How Citizen Developers Can Solve the Pro-Code Talent Crisis

How Citizen Developers Can Solve the Pro-Code Talent Crisis
Every business likely has tedious manual processes that a new or improved app could help solve. The problem: there aren't enough IT developers to work on it. This is how a growing number of companies are bridging the app development gap: helping non-IT employees become "citizen developers" by using low-code platforms to build new business apps on time.

Why IT Can't Satisfy Most Employee Requests for New Applications

Computer software developers have always been in their prime. Software maintenance, including fixing bugs, applying updates, and resolving security vulnerabilities, has historically consumed the most IT department time and budget. Everything published is used to drive the digital transformation of business operations, customer service, and often the very nature of your products, services, and goals. That doesn't leave much, if any, time for employee inquiries about apps that would help them digitize tedious manual tasks. And even then, the traditional app development cycle, from planning to design to deployment, often takes months, sometimes years. Hiring more IT developers is not a viable solution. Most companies don't have the budget and a lack of qualified candidates means that hiring can take months. One solution is to hire employees who want to become citizen developers to create apps that solve their everyday problems. After all, employees are in the best position to identify challenges that new applications could solve. These are also the same challenges that IT is unlikely to detect or have the bandwidth to create. Low-code development platforms allow people with little or no programming or computing experience to build their own applications using pre-existing code modules. (Unsurprisingly, IT professionals also use these tools when appropriate.) The best low-code platforms have drag and drop GUIs. If you've used a website or blogging tool, you know them well. What the citizen developer has to do is select the appropriate modules, create information tables, event/action descriptions, etc... and, depending on the circumstances, edit or write a few lines of actual code. To the user, these applications resemble forms, applications, portals and control panels on the screen of your computer, tablet or smartphone, created or provided by IT. What kinds of tasks and problems are best suited for low-code development? While low code can be used to solve more complex problems, common tasks like assigning, tracking, and submitting a request are of interest to new citizen developers. These may include: For example, according to Low-Code: The Fuel Powering America's Public Sector, during the early days of the pandemic in 2020, the US Department of State (DoS) was able to develop and deliver nearly a dozen critical applications in just a few few weeks. .

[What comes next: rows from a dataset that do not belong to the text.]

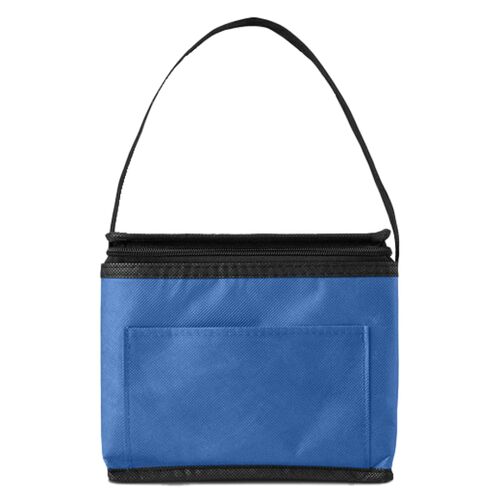 Recycled Non-Woven Lunch Cooler Bag Thumbnail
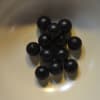 15mm Black Silicone Bead - Image 2 of 0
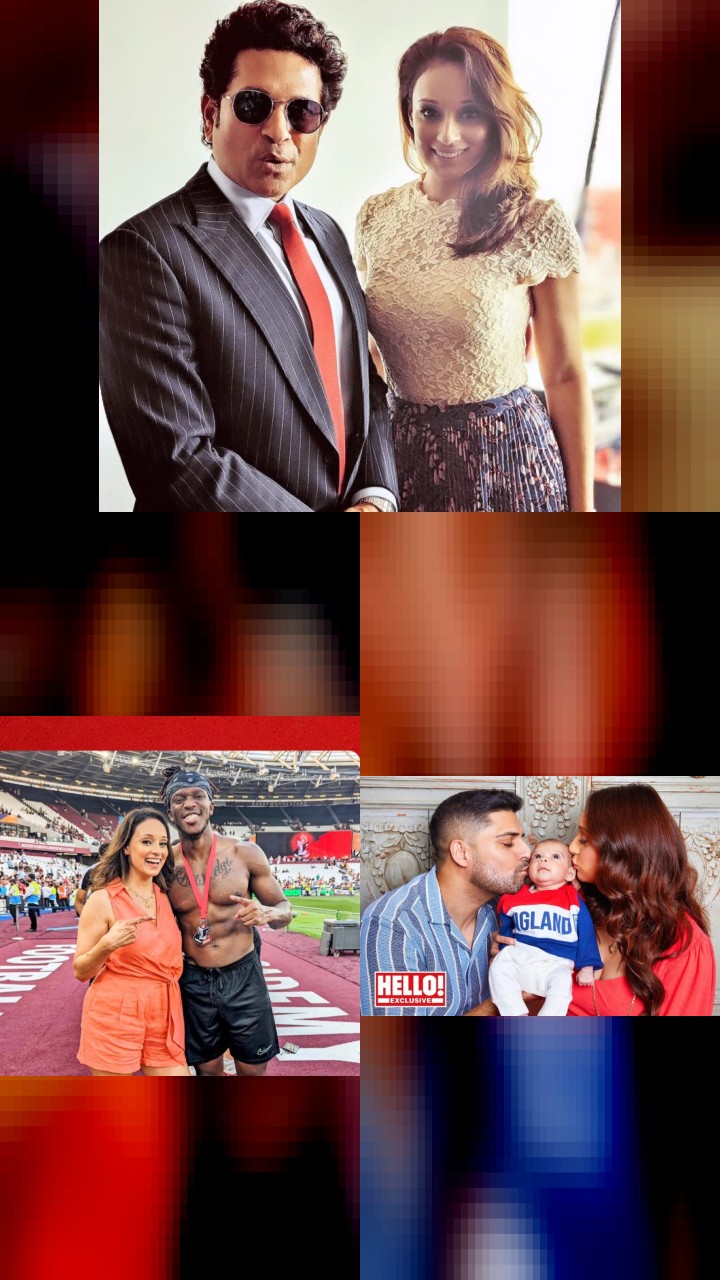 Seema Jaswal’s Top 10 Instagram Highlights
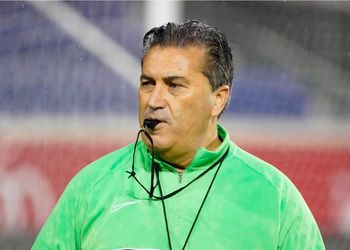 Captain William Troost-Ekong disagrees with coach Jose Peseiro on the reason behind Super Eagles’ loss to Mexico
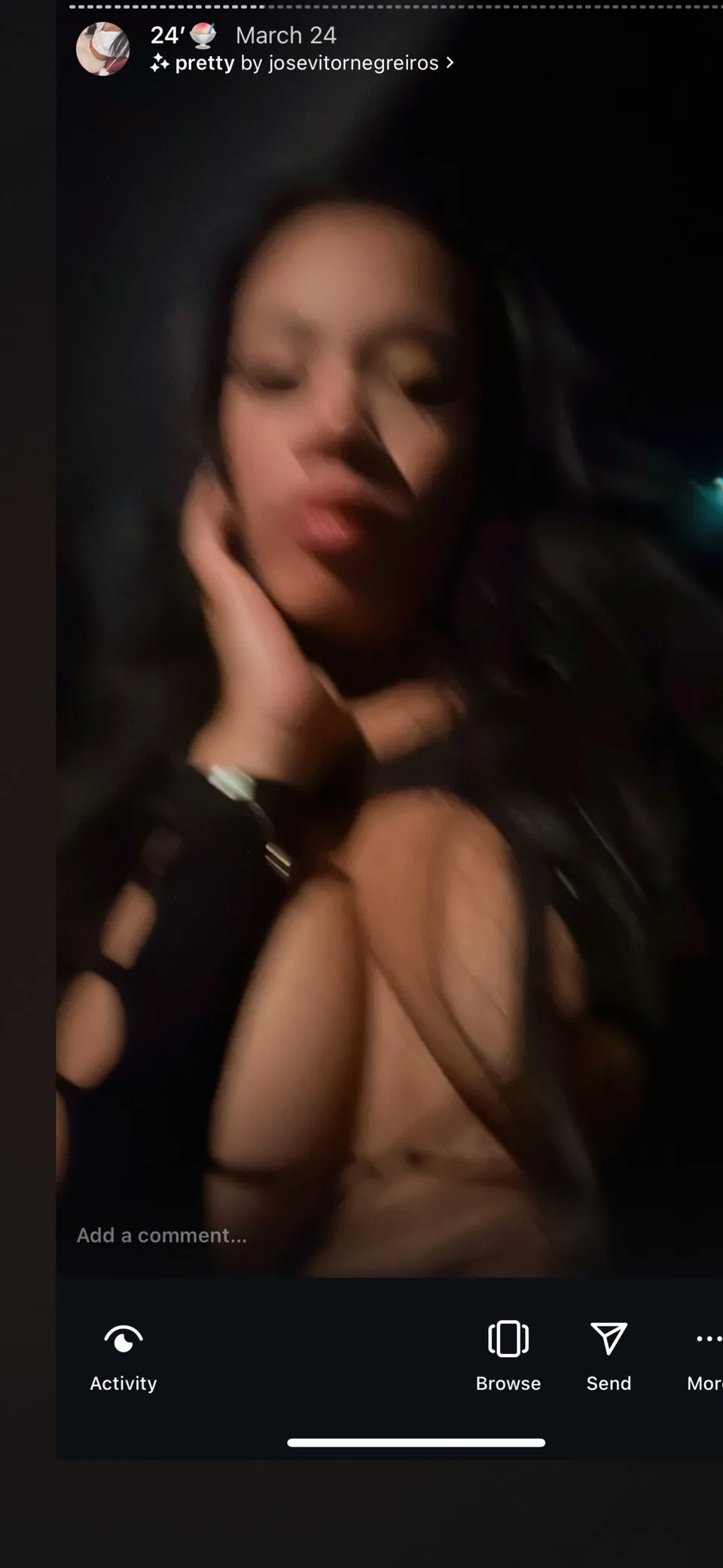 Desi OnlyFans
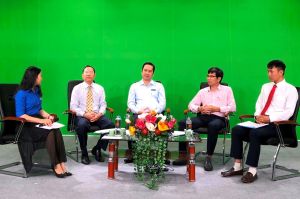 Support young labors who have lost their jobs to approach government financial support package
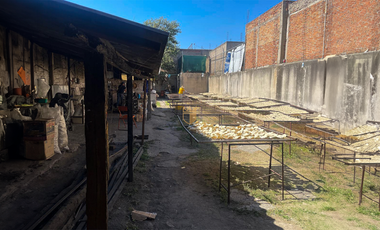 propiedad cerca zona financiera Guadalajara. ideal para construir departamentos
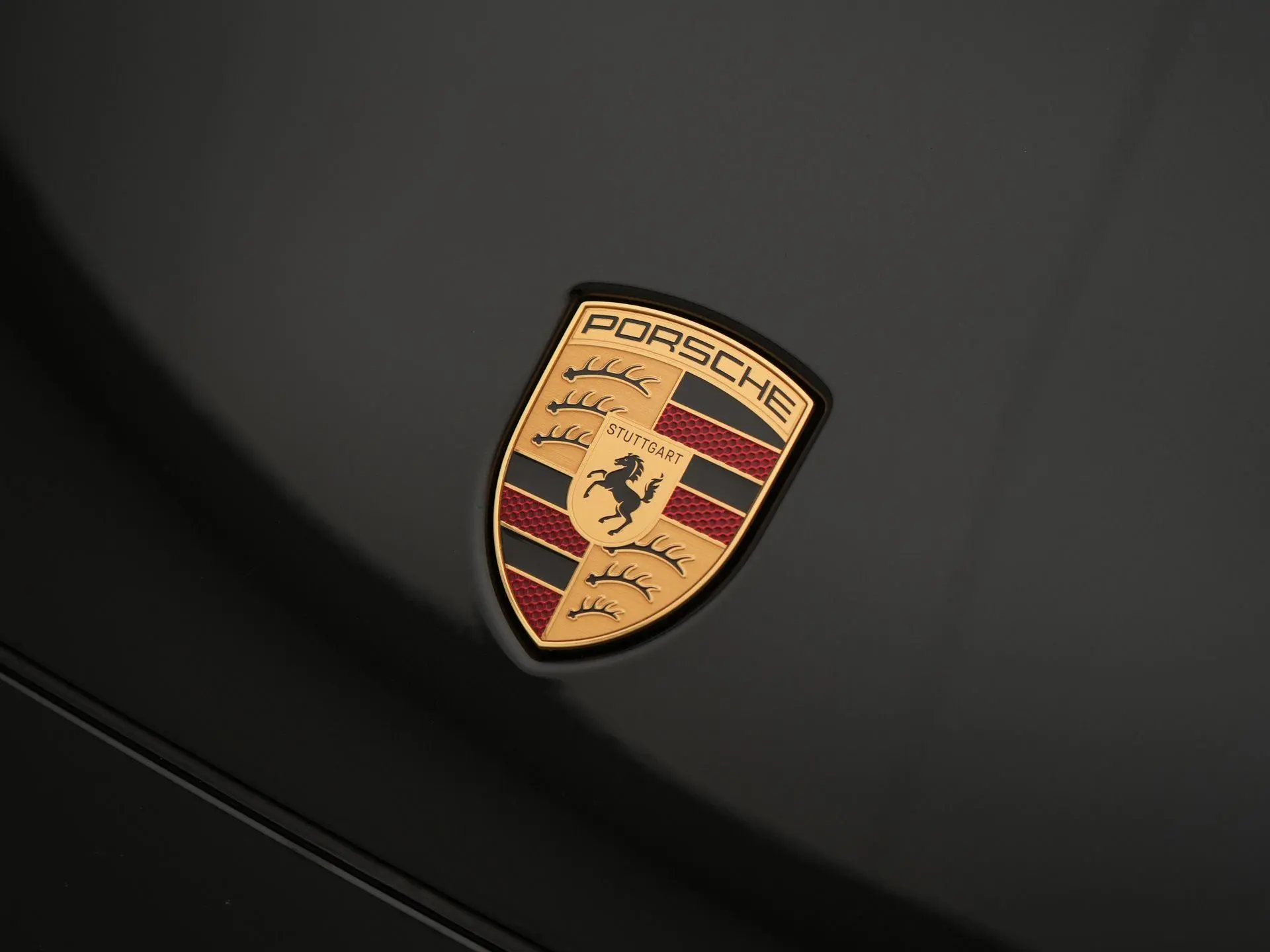 Cayenne E-Hybrid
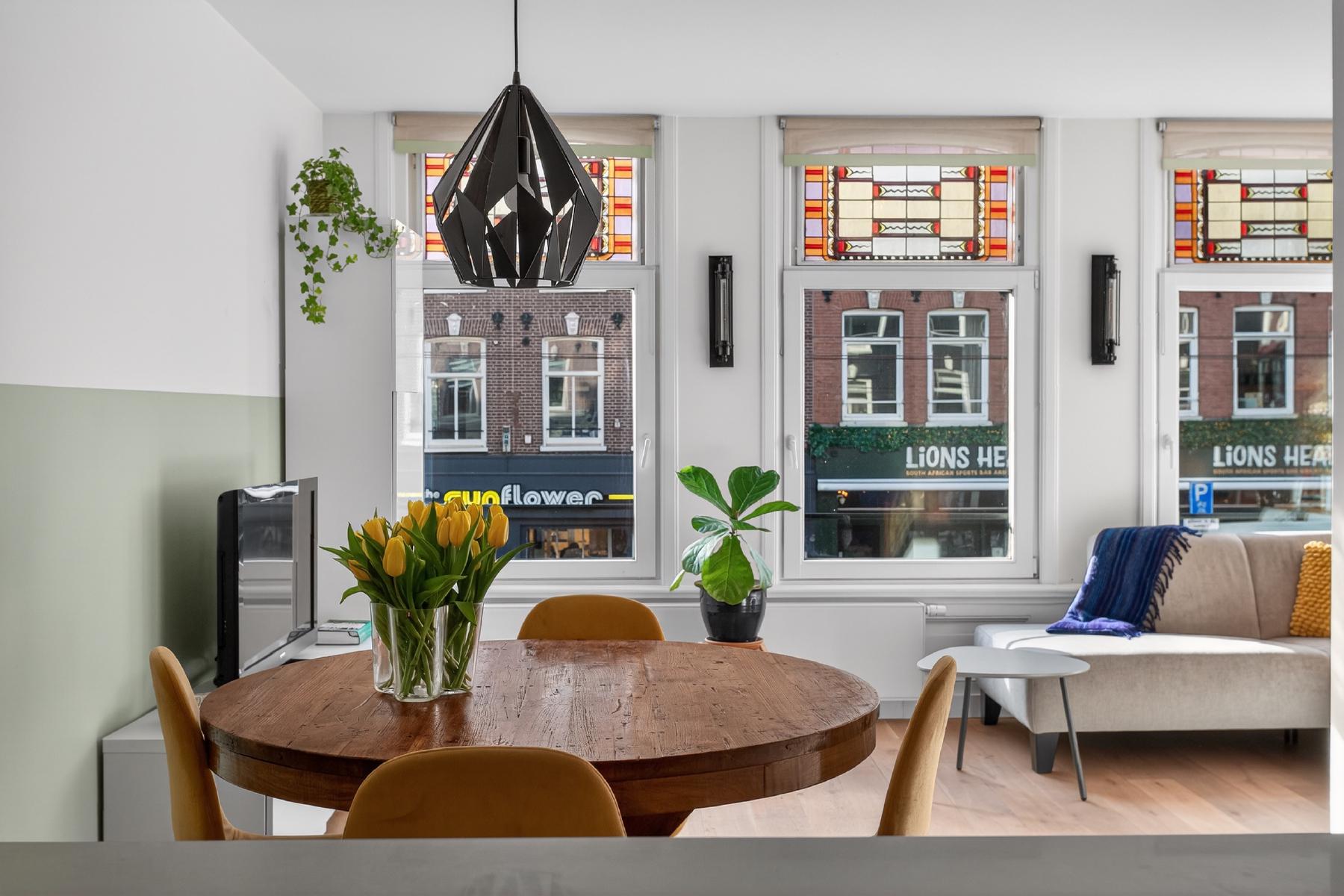 AMSTERDAM Van Woustraat 31-1image 6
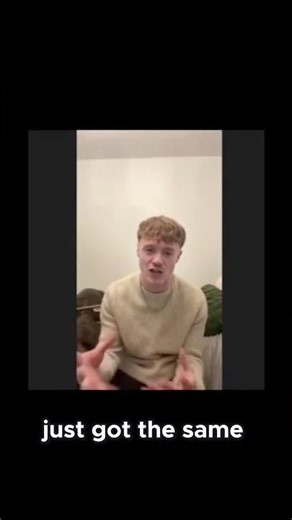 My interview with Lewis Lloyd-Evans is now on my channel! Go check it out! ⬇️ #musician #shorts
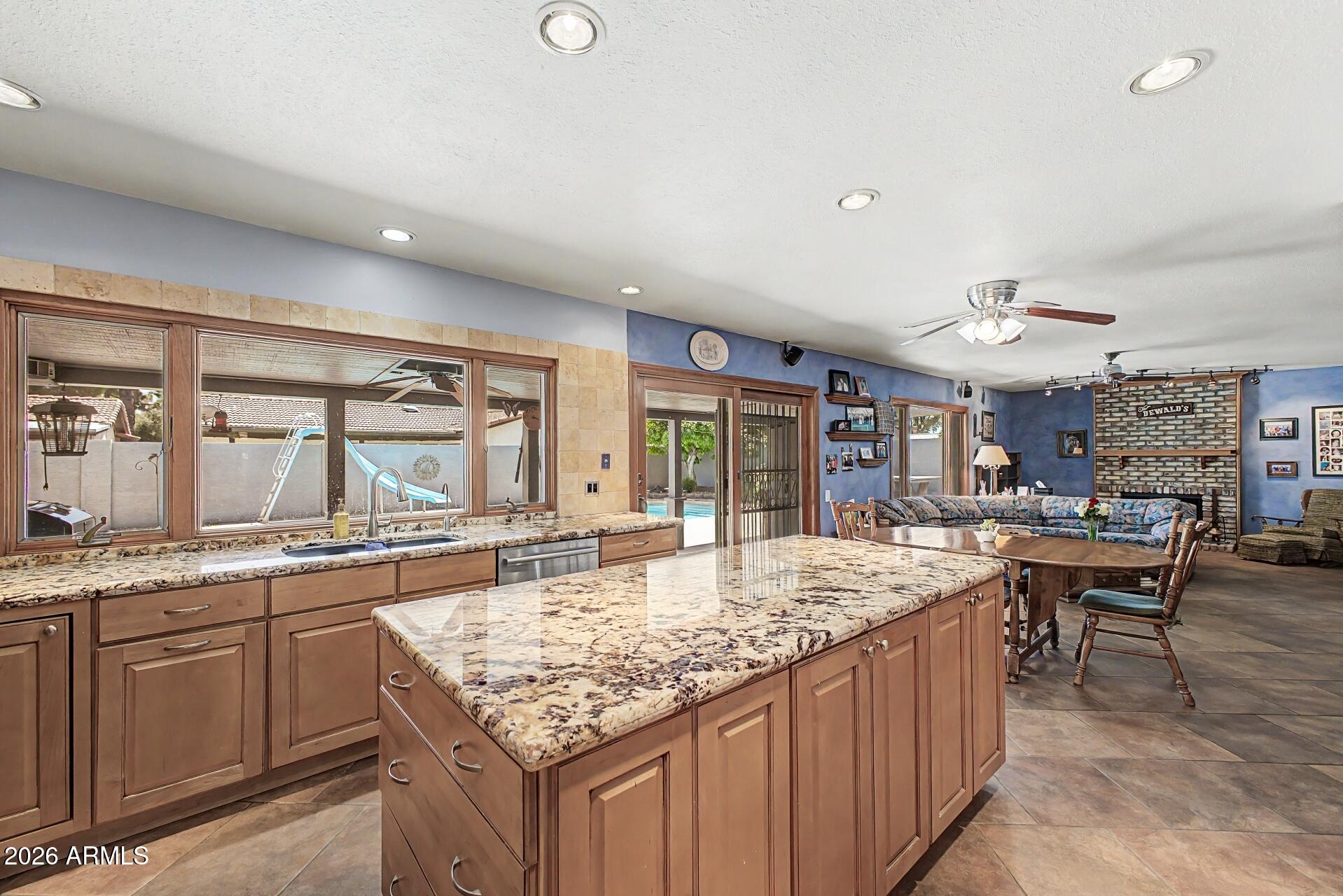 LAKES TRACT C2 - Residential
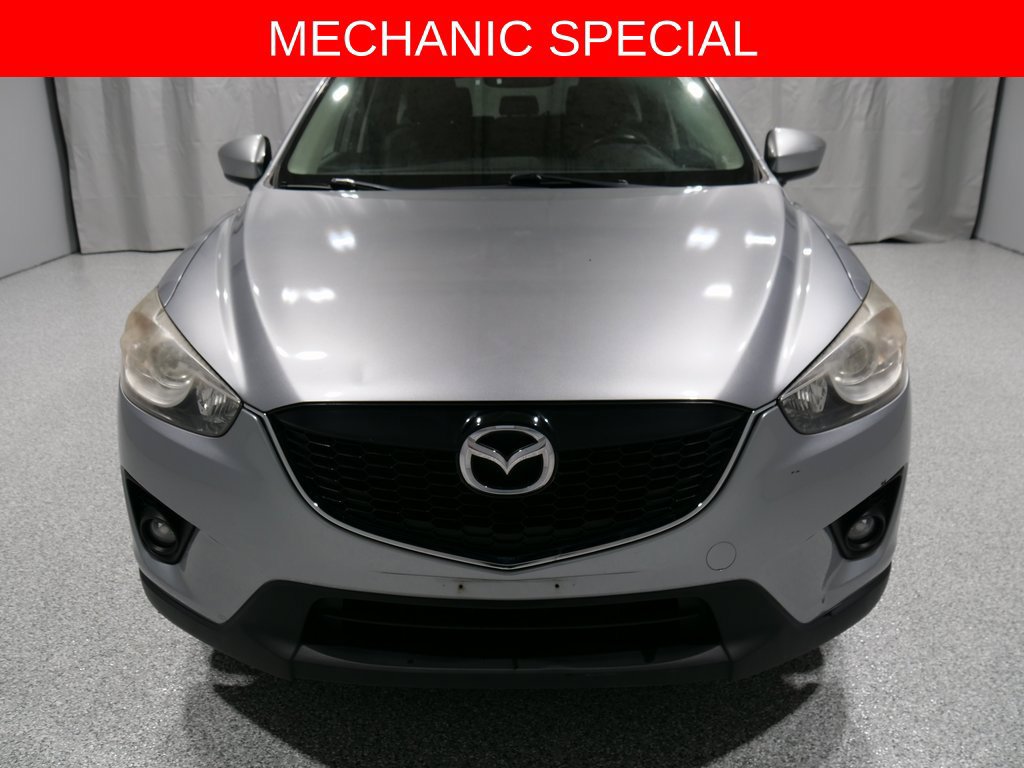 Used 2014 MAZDA CX-5 Grand Touring AWD/4WD image 12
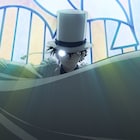 劇場版「名探偵コナン」公開日4月12日0時に世界最速上映が決定、全国23劇場で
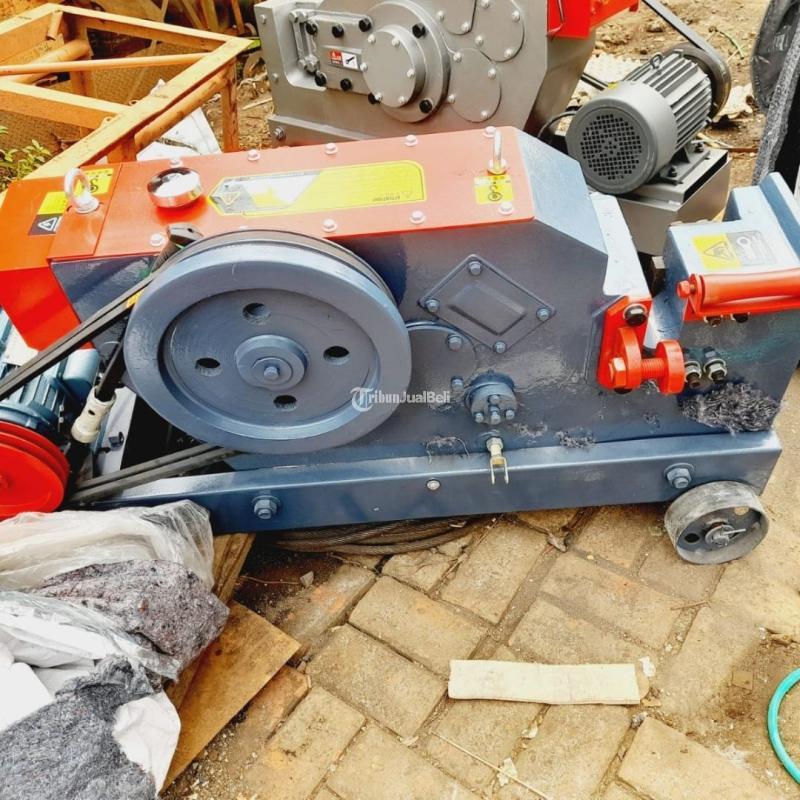 Rental Bar Bending Bar Cutting Terlaris - Banda Ace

IT stays informed, to guide and verify

IT developers and citizens should rest easy: Citizen developers don't build these low-code apps in a vacuum. IT needs to provision and support low-code platforms and ensure that the resulting low-code applications integrate or adapt to existing business software. The IT department also partners with citizen developers, providing advice and reviewing their applications before they are released, ensuring that these applications meet commercial, industry and government requirements. Security and compliance, for example, by ensuring that personal or other data is not visible or editable. by unauthorized or inappropriate persons.

Companies need Low Code now

The growing need for new business applications within companies exceeds the availability of IT professionals. According to Chris Bedi, CIO of ServiceNow, more than 90% of business processes are currently managed offline. Therefore, the opportunity for non-IT professionals to embrace the power of application development is ripe.